◆ **DATA TO EXAMINE**
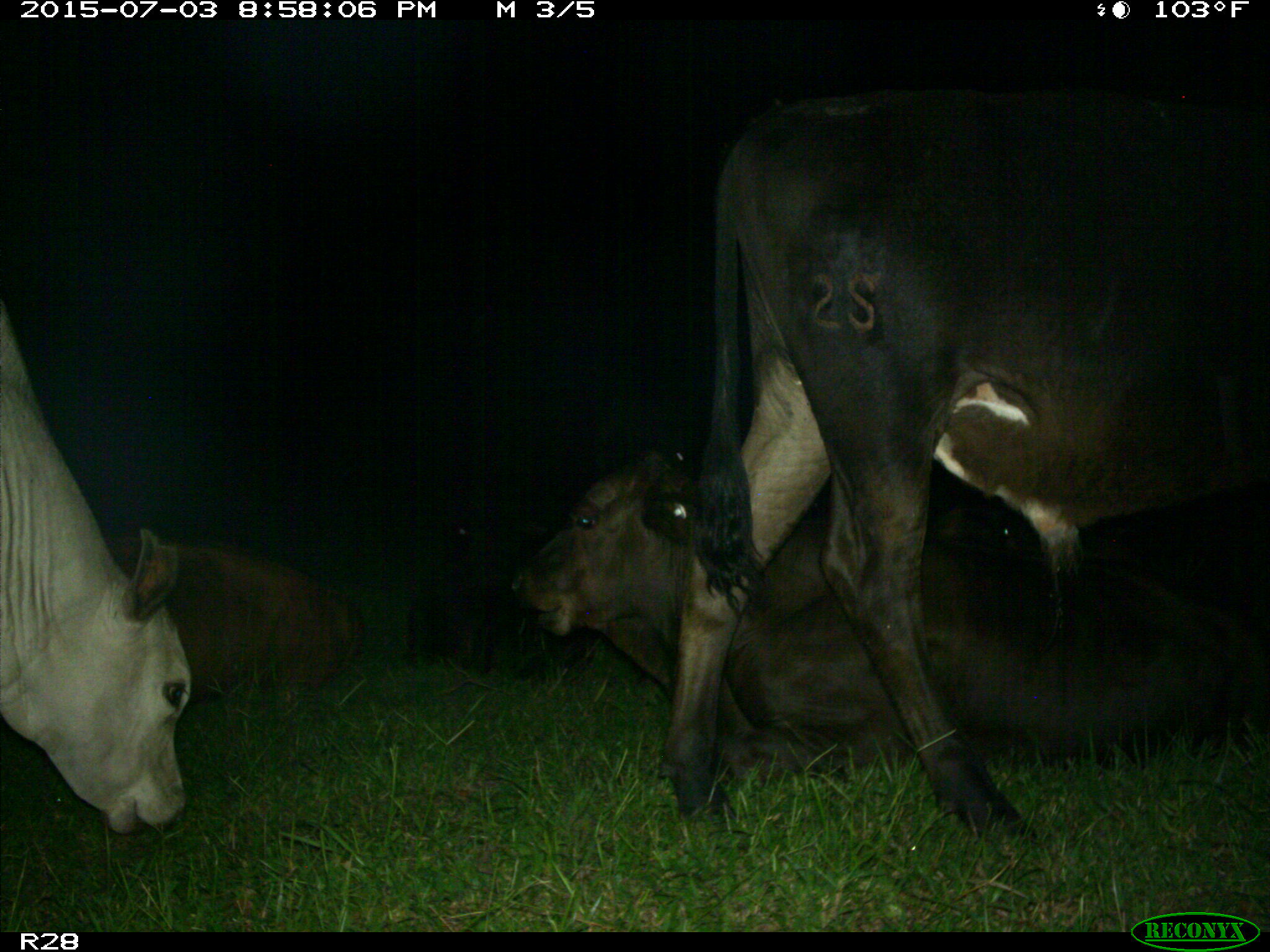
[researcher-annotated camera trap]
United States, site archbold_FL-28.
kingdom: Animalia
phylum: Chordata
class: Mammalia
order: Artiodactyla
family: Bovidae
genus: Bos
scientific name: Bos taurus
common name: domestic cow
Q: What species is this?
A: Bos taurus (domestic cow).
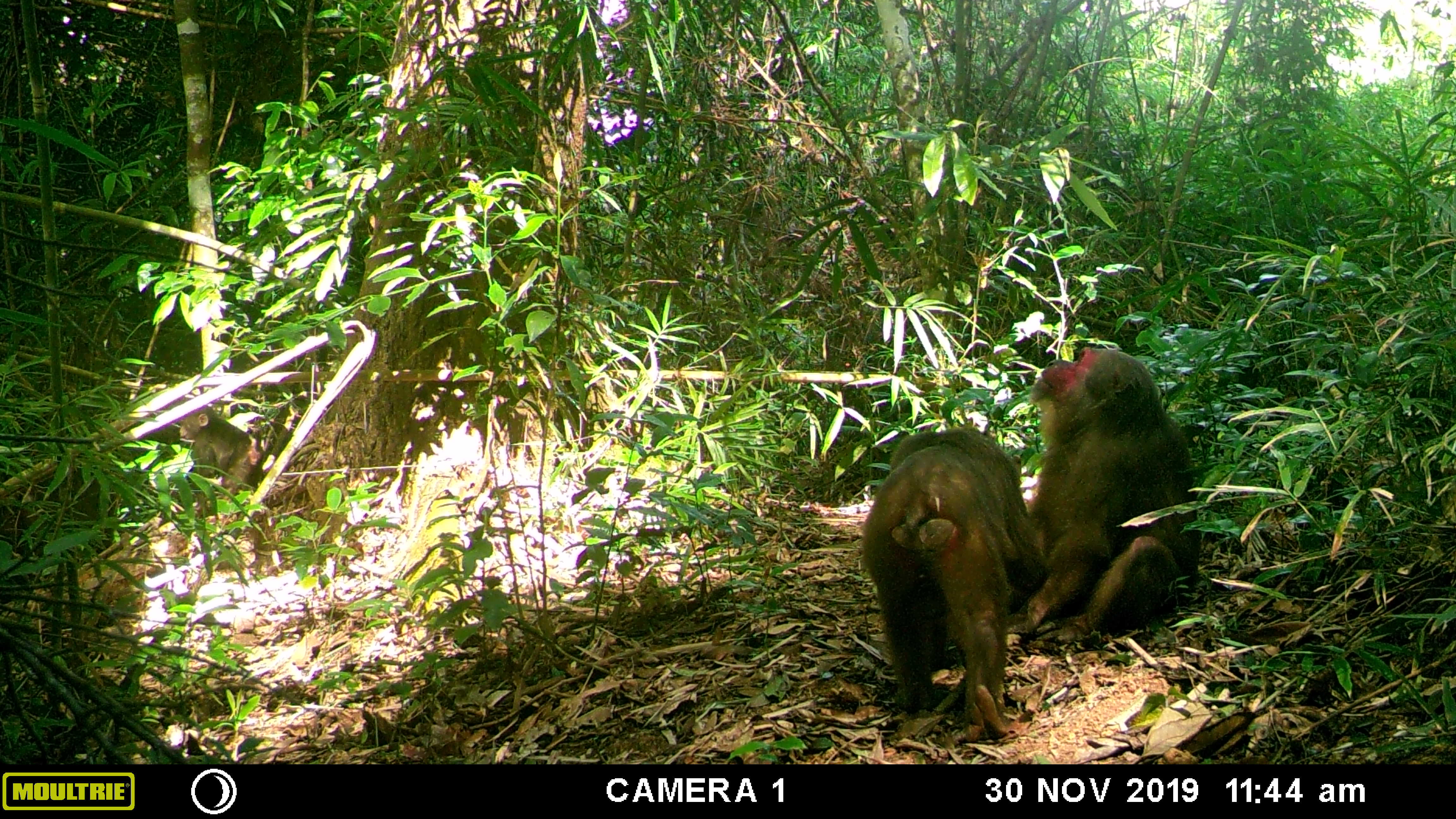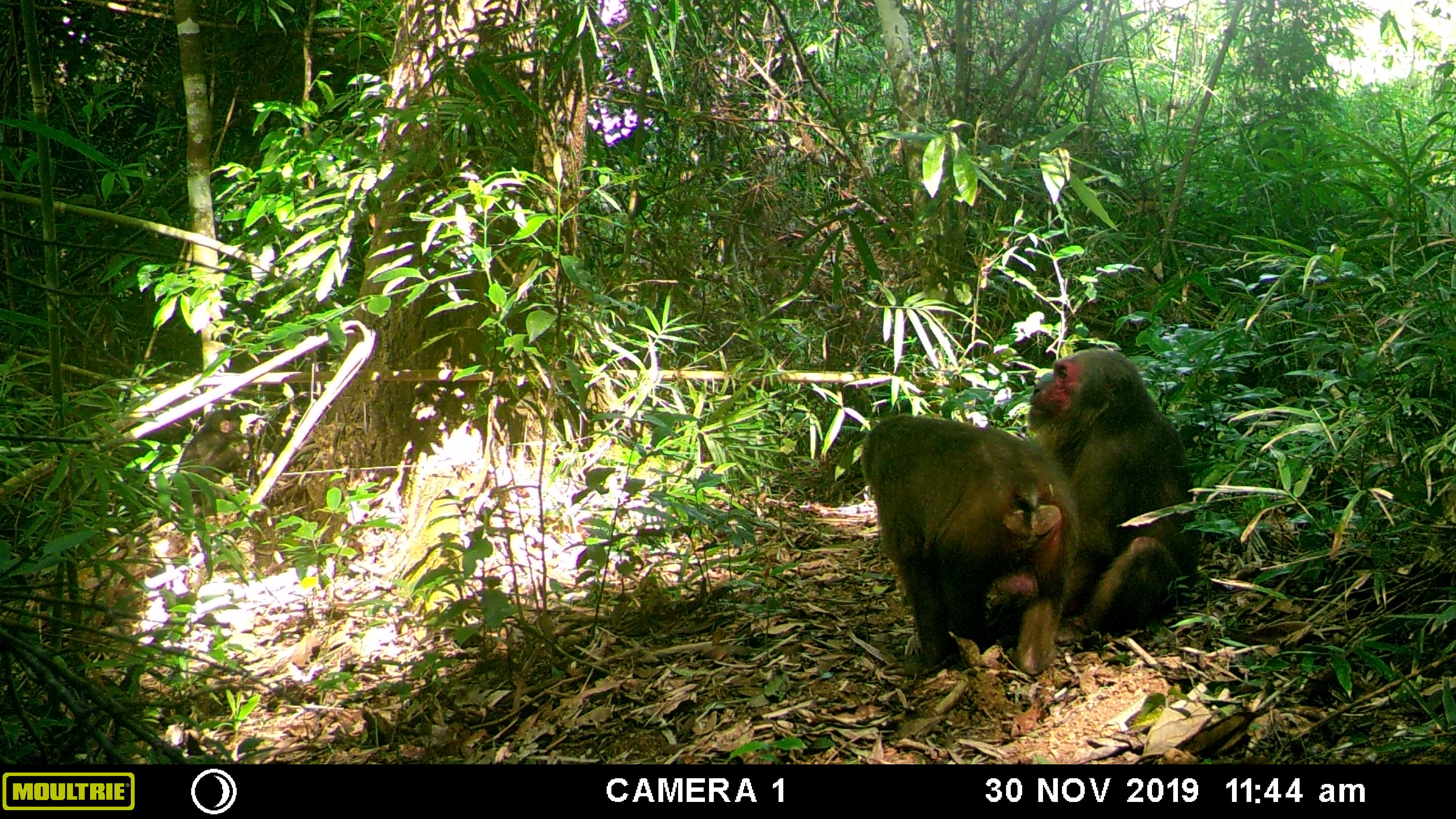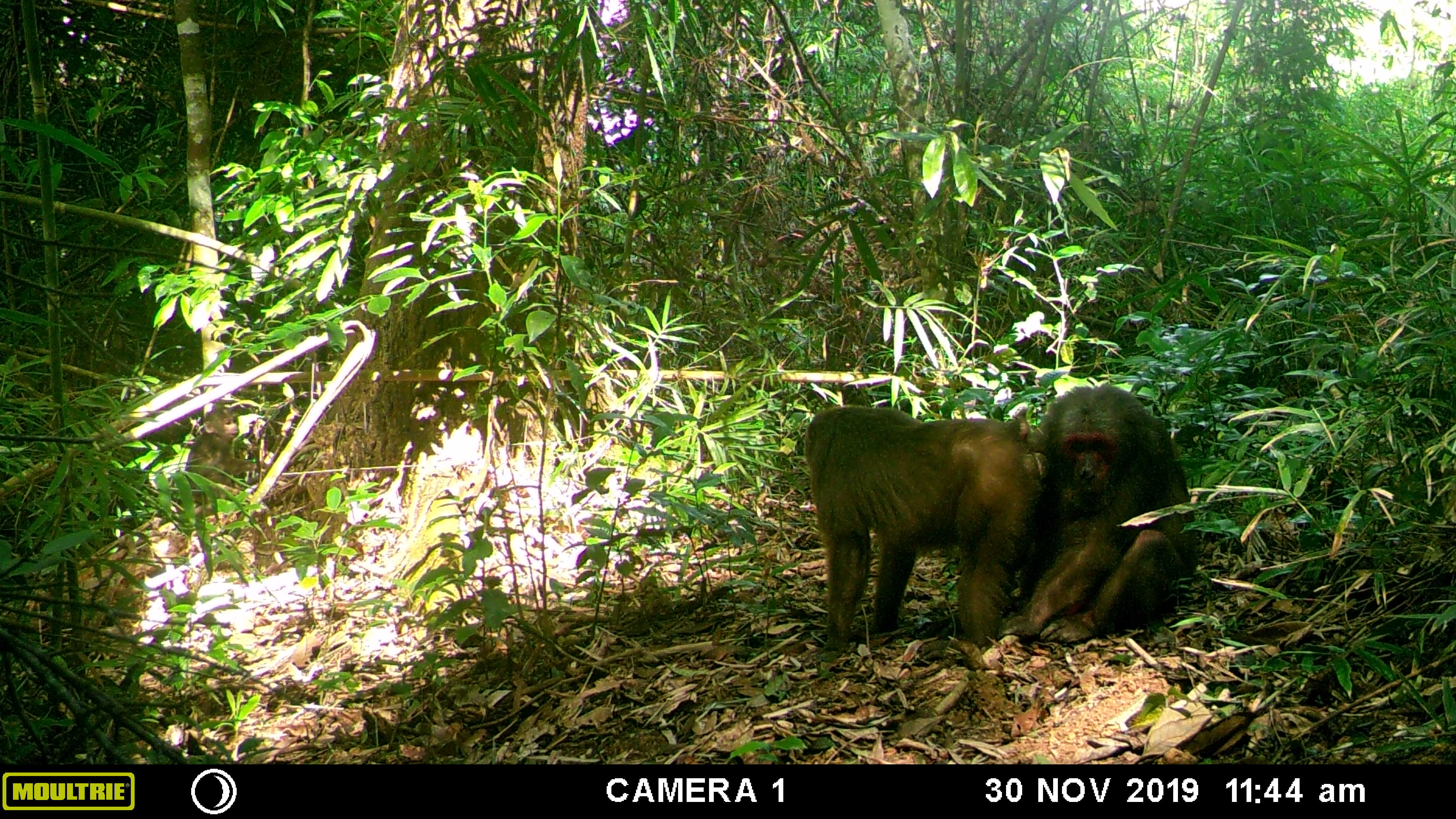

◆ **WORK REQUIRED**
The material above should be returned exactly, without pictures.

◆ **RESPONSE BOX**
[researcher-annotated camera trap]
United States, site archbold_FL-28.
kingdom: Animalia
phylum: Chordata
class: Mammalia
order: Artiodactyla
family: Bovidae
genus: Bos
scientific name: Bos taurus
common name: domestic cow
Q: What species is this?
A: Bos taurus (domestic cow).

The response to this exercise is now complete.